精霊の扉は生き残りがいた事に驚いていたが、とりあえず危機は去ったので朝を待とうという事になり、ロッド達は再び眠りについた。
ーー
朝になり、早く起きたロッドは日課となっている精神統一を今日も行う。
続いて朝食のメニューを考える。
今朝は食べてすぐ行動になりそうだったので簡単に肉まんを取り寄せ、蒸して食べる事にした。あんまんは恐らく西洋では馴染まないだろうと思い下記の3種類を少し多めに取り寄せた。
・肉まん5個入☓10袋(5,000P)
・ピザまん3個入☓5袋(2,500P)
・カレーまん3個入☓5袋(2,500P)
ロッドはカセットガスコンロを2つ、蒸し器を2つ用意し、冷凍では無いのでそれぞれ5分ほど蒸した後、〔
小一時間ほどで肉まん50個、ピザまん15個、カレーまん15個、計80個を蒸し終わったロッドはバイキング用テーブルにドリンクバーをセットし、ロッド達のテーブル、ジュリアン達のテーブル、侍女と御者達のテーブルを用意し、ハム美とピーちゃんの水と餌を用意して皆を起こした。
ロッド達のテントで寝かせていた乗合馬車の少女も起こし、朝食を食べようと言って連れ出し、ロッド達のテーブルに座らせた。
少女用に飲み物はオレンジジュースを用意しておいた。
〈朝食メニュー〉
・肉まん
・ピザまん
・カレーまん
・ドリンクバー
各テーブルに皆が揃ったので朝食の説明をするロッド。
「今朝はすぐに食べられるように肉まんという物を用意した。これは、この下の紙をペラっと剥がし、後はこのまま手に持ってパクッと食べる(もぐもぐ)。
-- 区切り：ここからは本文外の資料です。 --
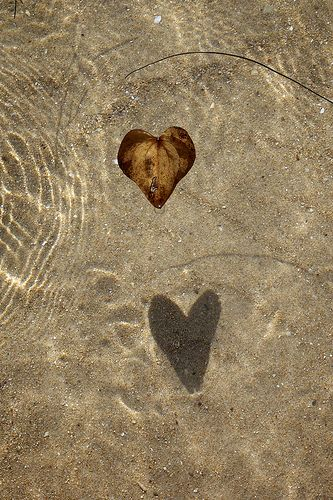 Heart Shaped Leaf Shadow by Ojo Espejo
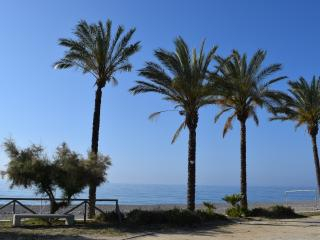 Nice Condo with Internet Access and A/C - Castell de Ferro vacation rentals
皆に1個ずつ配ってあるこの白いのが基本となる肉まんで、このオレンジ色のがピザまん、この茶色がカレーまんだ。それぞれ味が違うから好きなのを食べてくれ。
いつものようにお代わりはたくさんあるから遠慮なく食べてほしい」
ロッドはそう言うと、少女に下の紙を剥がした新しい肉まんを渡す。
少女は最初怪しんでいたが、一口肉の入った部分を食べるとビックリした顔になり、夢中で食らいついていた。
むせそうになったところでオレンジジュースを渡してあげると今度は素直に口にするが、これにもビックリした表情で一気に全部飲んでしまった。
お代わりの肉まんを用意し、オレンジジュースを入れてあげるロッド。
少女も美味しい食事を食べて一旦は安心したようであった。
「モチッとしたパンの中に味の良いお肉が入っていてとっても美味しいです〜」
「本当に美味しいですよこれ!(もぐもぐ)このピザまんというのも美味しい!」
「全種類食べましたが(もぐもぐ)全部美味しくていくらでも食べられます!(もぐもぐ)」
ジョアンナ、ジュリアン、リーンステアにも好評である。毎食限界まで食べているリーンステアの体重は大丈夫なのか?と少し心配になるロッドであった。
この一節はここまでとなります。